Weights are not allowed with the bootstrap prefix.
vce() and weights are not allowed with the svy prefix.
fweights, iweights, and pweights are allowed; see weight.
See [R] nbreg postestimation for features available after estimation.
Menu
nbreg
Statistics > Count outcomes > Negative binomial regression
gnbreg
Statistics > Count outcomes > Generalized negative binomial
regression
Description
nbreg fits a negative binomial regression model of depvar on indepvars,
where depvar is a nonnegative count variable. In this model, the count
variable is believed to be generated by a Poisson-like process, except
that the variation is greater than that of a true Poisson. This extra
variation is referred to as overdispersion. See [R] poisson.

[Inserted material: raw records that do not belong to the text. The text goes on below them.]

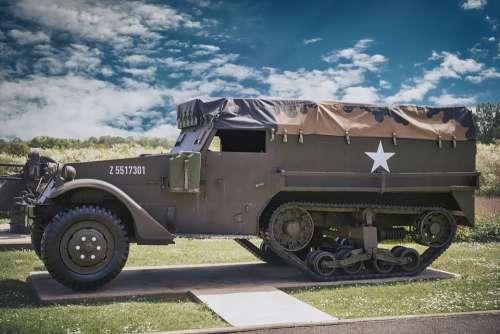 Military Vehicle World War 2 Army Tank Normandy
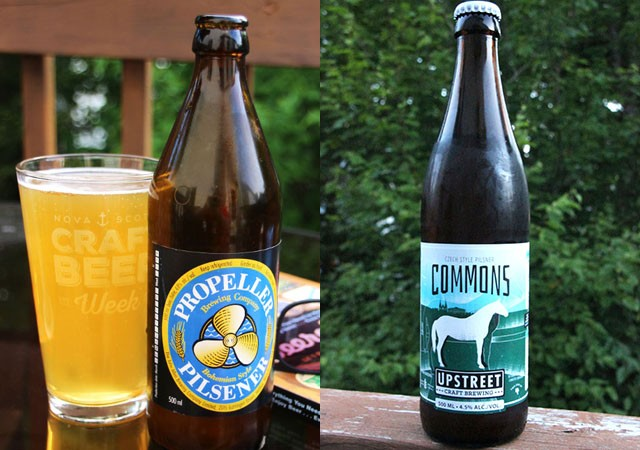 Canada's Craft Beer - A Look at Atlantic Pilsners | Food Bloggers of Canada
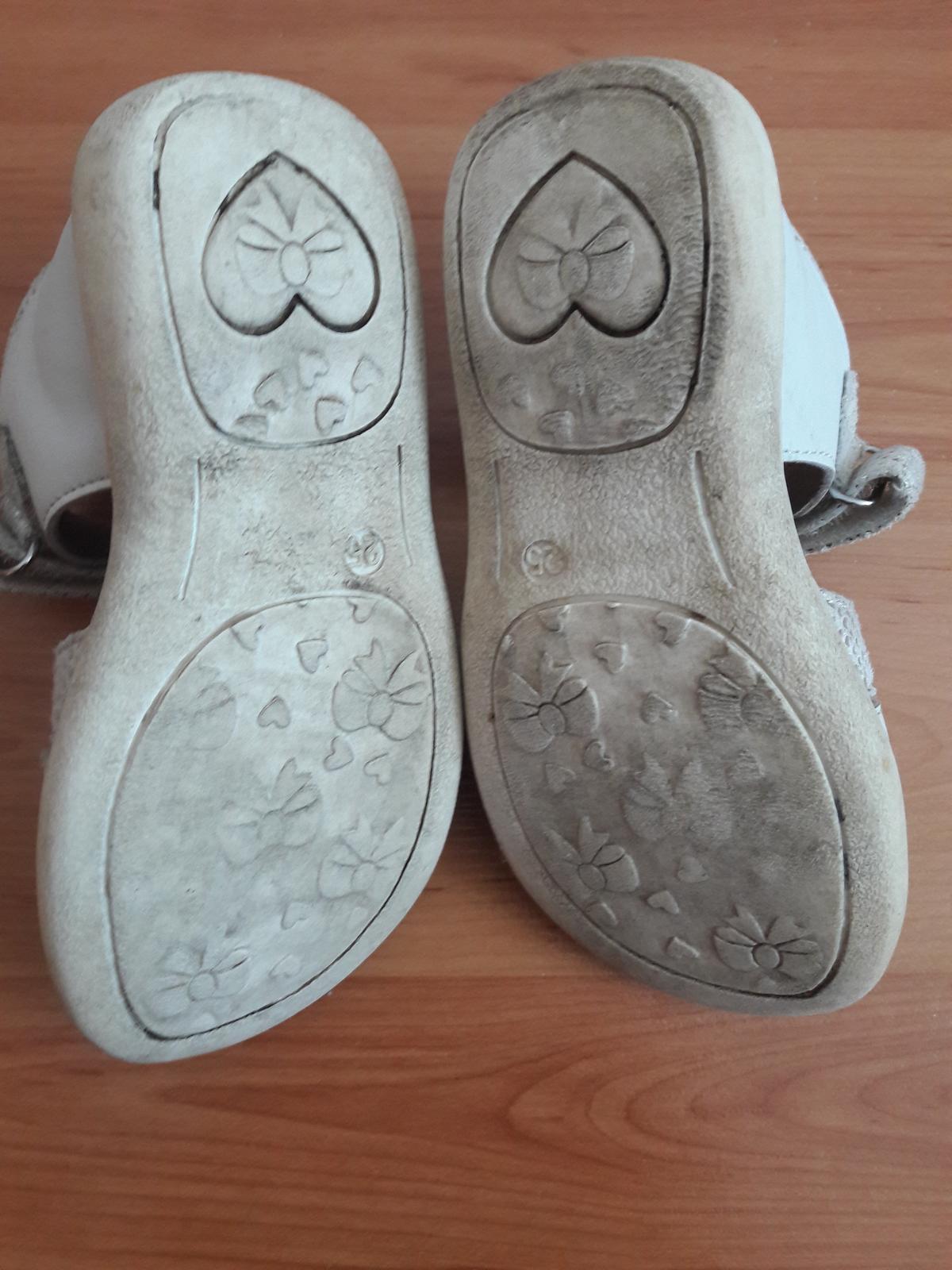Dívčí boty - Obrázek č. 2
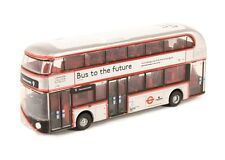 Oxford Diecast NNR003 New Routemaster London United Bus 1:148 N Scale Diecast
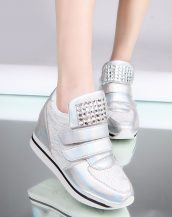 beyaz gizli topuk parlak taşlı ayakkabı sk22109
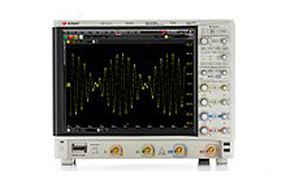 是德科技推出行业首款适用MGBASE-T网络系统的一致性测试应用软件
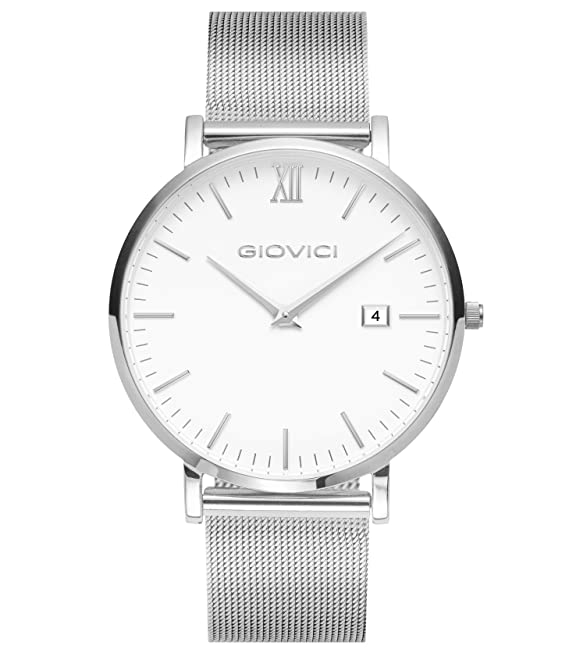 Giovici Mens Watches - Luxury Swiss Movement Designer Mens Watch - Giovici Olympus Date Window Black Face Wristwatch - Modern Mens Watch With A Classic Luxurious Charm (Silver Mesh White Face)
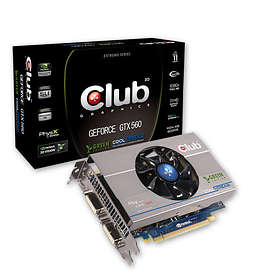 Club 3D GeForce GTX 560 Green Edition HDMI 2xDVI 1GB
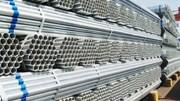 Xuất khẩu sắt thép năm 2020 tăng trưởng cao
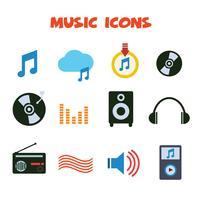 icônes de couleur de la musique vecteur
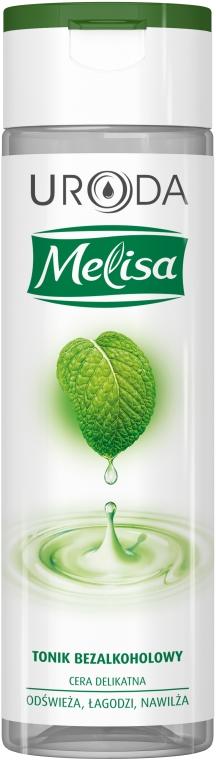 Bezalkoholowy tonik do twarzy - Uroda Melisa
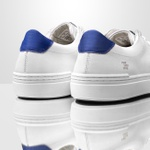 TENIS MASCULINO VOX COOL WHITE + BLUE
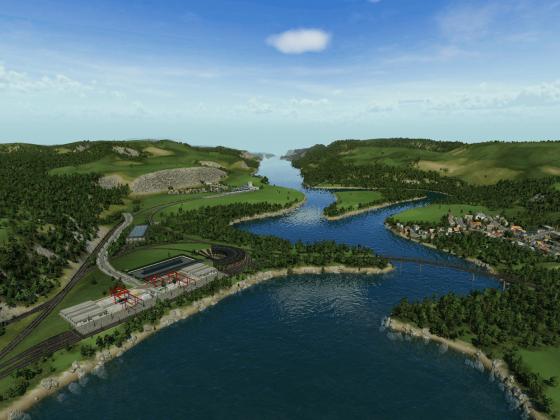 Bauanfang des Industriegebietes Inverness 2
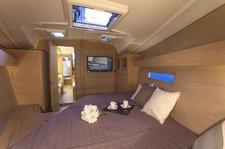 thumbnail-5 Dufour 43.0 feet, boat for rent in Palma de Mallorca, ES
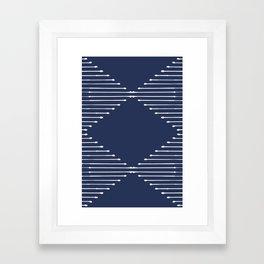 Geo (Navy) Framed Art Print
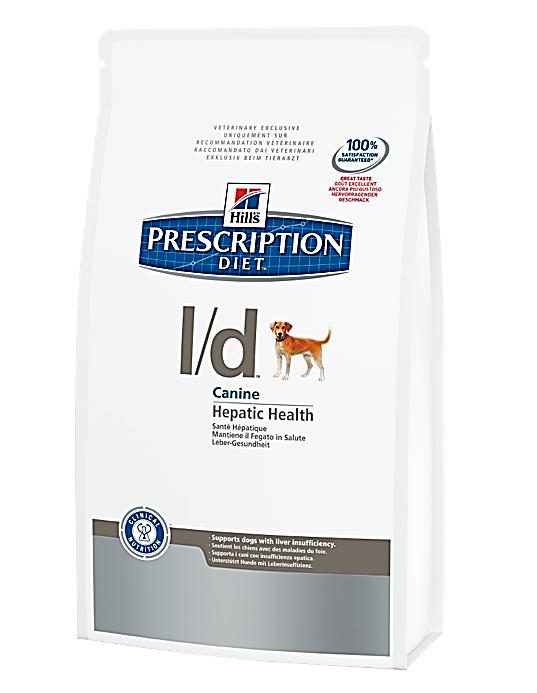 Лечебное питание для собак с заболеваниями печени
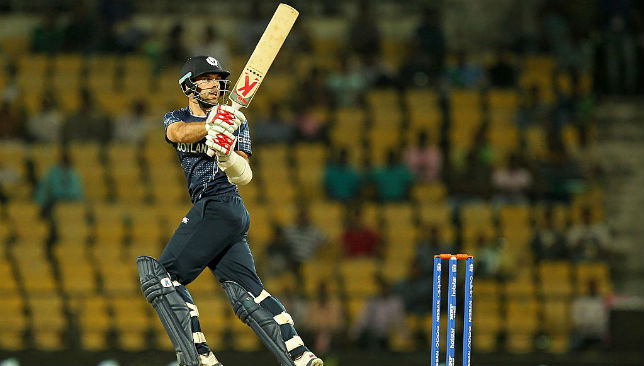 Coetzer played an important knock.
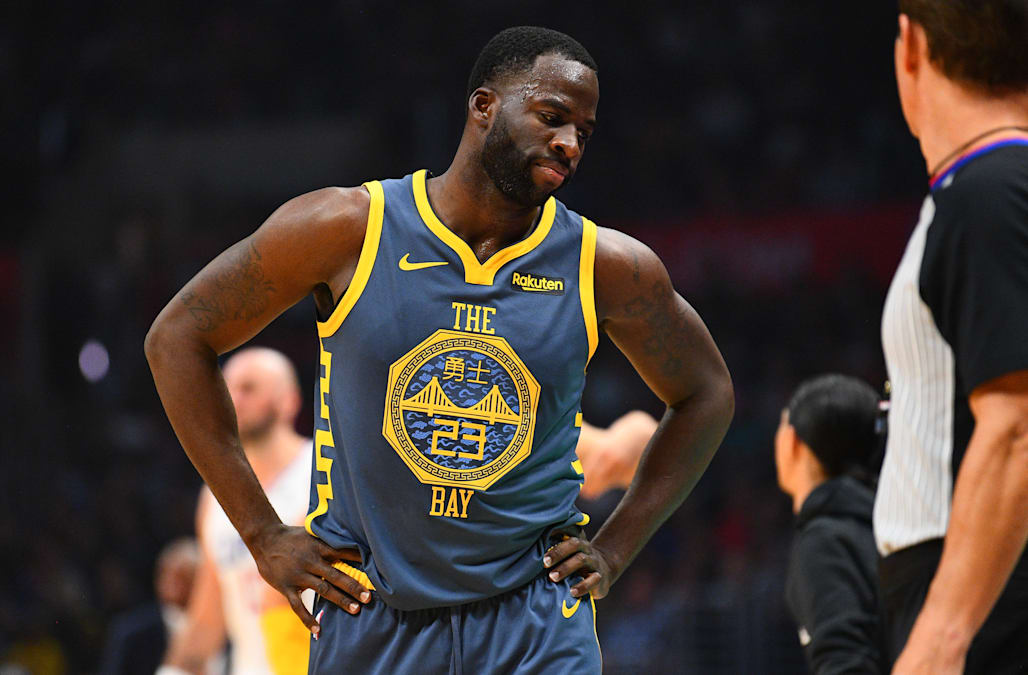 a96bb264cd8 Fans of 29 NBA teams love to hate Golden State Warriors defender Draymond  Green. The 28-year-old Green hasn t endeared himself to the opposition in  recent ...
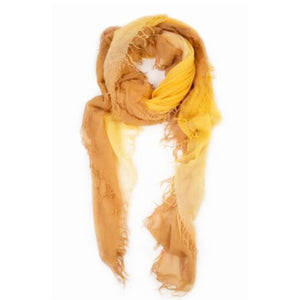 Brown Sugar/Mineral Yellow Cashmere & Silk Scarf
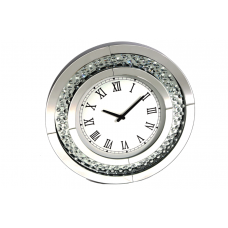 Y-157 WALL CLOCK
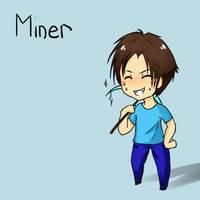 Minecraft 3 - Miner by Ofelie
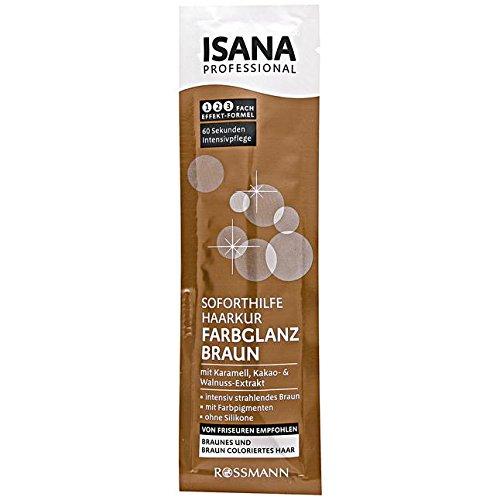 oforthilfe Haarkur Farbglanz Braun 20 ml braunes & braun coloriertes Haar, mit Karamell, Kakao- & Walnuss-Extrakt, intensiv strahlendes Braun, mit Farbpigmenten, ohne Silikone ()
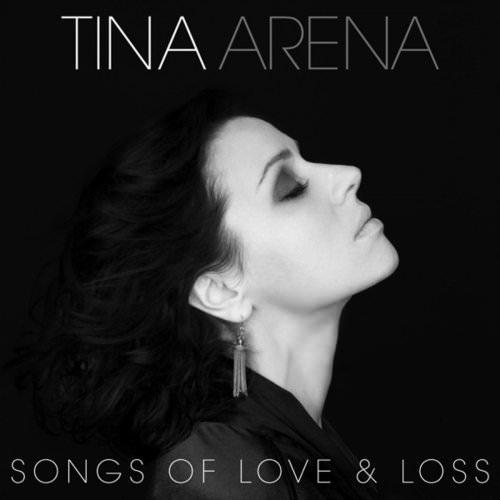 Tina Arena - The Look Of Love Lyrics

gnbreg fits a generalization of the negative binomial mean-dispersion
model; the shape parameter alpha may also be parameterized.
If you have panel data, see [XT] xtnbreg.
Options for nbreg
+-------+
----+ Model +------------------------------------------------------------
noconstant; see [R] estimation options.
dispersion(mean|constant) specifies the parameterization of the model.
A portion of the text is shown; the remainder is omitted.